Dan Chandre, Squarespace vice president, head of Acuity and payments, told Karen Webster that a key to connecting merchants with his firm’s platform lies with payments.
And to that end, Squarespace’s taking on the mantle of payments facilitator.
“It’s the beginning of an evolution,” he said.
The pivot, he said, is one that serves the “long tail” of sellers that are Squarespace’s bread and butter, a broad set of smaller firms and 4.3 million subscribers across a broad range of verticals that are seeing high transaction volumes amid the continuing shift to online commerce.
Squarespace said Wednesday (Oct. 4) that its latest, annual product Refresh will include the introduction of Squarespace Payments — billed as a native payment solution that lets merchants accept payments directly through Squarespace instead of having to connect a third-party payment provider. The new payments offering helps merchants manage transactions, payouts and view refunds, disputes, and charges, all within a centralized dashboard. The company is also launching enhanced client invoicing solutions that let merchants “vet” leads and receive payments via invoices.
For Chandre, this is not the first go-round in branching out into payments functionality — he’d done much the same during his previous stint as VP of strategic development at Mindbody. That tenure taught him, above all else, that the enterprise customer experience matters as they onboard to the commerce platform itself, as they take in payments and reconcile those payments with the back office — and how they present the checkout experience to their own customers, too.
“This type of payments approach has evolved over the years,” he said. And this time around, with a nod to Squarespace, where he’s coming up on his one-year anniversary, Chandre told Webster, “This is about what customers should expect from a platform like Squarespace — it’s a better experience, where they have a single platform to manage everything … sometimes these things might feel like they’re divorced from each other but they are not.” Disparate banking solutions, he said, can be a challenge for merchants to integrate.
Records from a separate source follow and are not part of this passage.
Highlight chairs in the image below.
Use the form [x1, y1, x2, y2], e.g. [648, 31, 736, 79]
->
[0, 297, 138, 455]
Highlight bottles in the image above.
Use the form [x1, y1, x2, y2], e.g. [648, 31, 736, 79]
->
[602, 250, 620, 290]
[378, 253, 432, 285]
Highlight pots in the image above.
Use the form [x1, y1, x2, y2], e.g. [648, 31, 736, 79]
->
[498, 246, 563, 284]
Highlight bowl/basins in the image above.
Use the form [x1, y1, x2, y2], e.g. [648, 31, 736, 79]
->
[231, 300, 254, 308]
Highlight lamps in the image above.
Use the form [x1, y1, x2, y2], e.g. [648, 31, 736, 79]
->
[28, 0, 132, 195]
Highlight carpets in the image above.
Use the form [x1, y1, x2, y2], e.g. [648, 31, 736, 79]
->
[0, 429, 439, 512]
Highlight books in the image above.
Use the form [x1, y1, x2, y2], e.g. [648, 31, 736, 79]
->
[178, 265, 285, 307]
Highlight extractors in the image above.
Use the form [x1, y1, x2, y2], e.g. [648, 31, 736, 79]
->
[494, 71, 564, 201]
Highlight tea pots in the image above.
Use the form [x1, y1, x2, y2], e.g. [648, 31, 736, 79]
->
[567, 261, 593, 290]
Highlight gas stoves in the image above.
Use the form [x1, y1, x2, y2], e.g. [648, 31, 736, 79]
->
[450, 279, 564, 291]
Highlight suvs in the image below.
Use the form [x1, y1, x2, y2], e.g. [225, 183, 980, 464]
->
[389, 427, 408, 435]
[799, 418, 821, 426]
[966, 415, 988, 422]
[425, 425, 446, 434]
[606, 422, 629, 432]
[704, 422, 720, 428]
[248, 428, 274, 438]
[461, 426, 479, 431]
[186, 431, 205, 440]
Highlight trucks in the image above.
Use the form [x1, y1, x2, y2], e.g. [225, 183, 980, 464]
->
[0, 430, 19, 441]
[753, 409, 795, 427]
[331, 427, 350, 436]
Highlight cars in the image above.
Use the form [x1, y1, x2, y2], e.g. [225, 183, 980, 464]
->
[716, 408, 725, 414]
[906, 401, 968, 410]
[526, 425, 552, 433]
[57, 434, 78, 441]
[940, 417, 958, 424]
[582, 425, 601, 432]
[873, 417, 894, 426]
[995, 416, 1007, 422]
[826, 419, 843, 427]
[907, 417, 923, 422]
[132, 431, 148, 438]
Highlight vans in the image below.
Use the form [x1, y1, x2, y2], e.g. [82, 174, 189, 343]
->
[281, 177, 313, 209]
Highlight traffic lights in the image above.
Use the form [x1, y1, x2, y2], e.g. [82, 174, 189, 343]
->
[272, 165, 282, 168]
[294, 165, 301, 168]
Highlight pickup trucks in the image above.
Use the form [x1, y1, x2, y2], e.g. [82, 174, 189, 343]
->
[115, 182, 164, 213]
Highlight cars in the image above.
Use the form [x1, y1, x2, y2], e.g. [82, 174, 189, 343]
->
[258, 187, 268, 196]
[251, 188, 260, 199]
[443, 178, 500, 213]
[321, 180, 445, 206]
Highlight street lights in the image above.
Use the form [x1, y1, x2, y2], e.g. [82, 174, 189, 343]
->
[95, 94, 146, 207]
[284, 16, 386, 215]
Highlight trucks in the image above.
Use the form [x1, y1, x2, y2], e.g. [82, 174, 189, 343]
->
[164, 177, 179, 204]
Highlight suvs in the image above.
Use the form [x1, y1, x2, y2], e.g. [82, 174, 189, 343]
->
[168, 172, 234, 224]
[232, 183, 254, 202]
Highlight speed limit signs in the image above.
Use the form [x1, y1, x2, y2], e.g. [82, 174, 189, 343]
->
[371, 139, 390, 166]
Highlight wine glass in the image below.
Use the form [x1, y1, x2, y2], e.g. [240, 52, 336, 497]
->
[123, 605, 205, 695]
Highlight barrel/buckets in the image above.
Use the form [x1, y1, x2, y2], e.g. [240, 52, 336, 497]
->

“By putting ourselves at the center of the transaction,” he said. “There are a lot of things that we can solve for our customers.”
For the company that strives to become a true end-to-end commerce solution and bring payments more fully in-house — as Squarespace seeks to do with its refresh — the opportunity is there to bring a host of value-added services to sellers.
“Right now, regardless of the size of the business,” he said, “there are some things that are really difficult right now.” The difficulties lie with access to capital, and in having enough working capital on hand to navigate macro uncertainty. Those features are on Squarespace’s long-term roadmap, and are natural progressions as it gains traction with existing and new sellers with Squarespace Payments and its dashboard.
For Squarespace, he said, expanding the product and service portfolio will be aided by what he said is “an incredible amount of data at our disposal,” that will only be enriched by transaction level information — providing an onramp to adding different BNPL schemes or local payment methods or access to working capital.
Read more: Squarespace Adds Invoicing Tools in Squarespace Scheduling
“There are a lot of things that we can do that can really differentiate how these merchants are currently engaging with Squarespace,” he said, adding that with the beta testing already in place “we’re seeing everything ‘around’ the merchant, including risk assessment and onboarding, that we will continue to build out.”
Looking ahead, he said, the company will spend October bringing new “trialers” onboard and scaling its payments offering as it readies to bring existing users “over” to the refreshed suite of Squarespace products. Chandre noted that Squarespace Payments will roll out to U.S. customers in the coming months and launch into additional markets in 2024.
“We’ll target the right markets throughout the course of 2024 and into 2025 and unlock those [international] regions,” Chandre said, adding that “These are concurrent swim lanes. We’ve got new trials, international, migration and then-value added services.”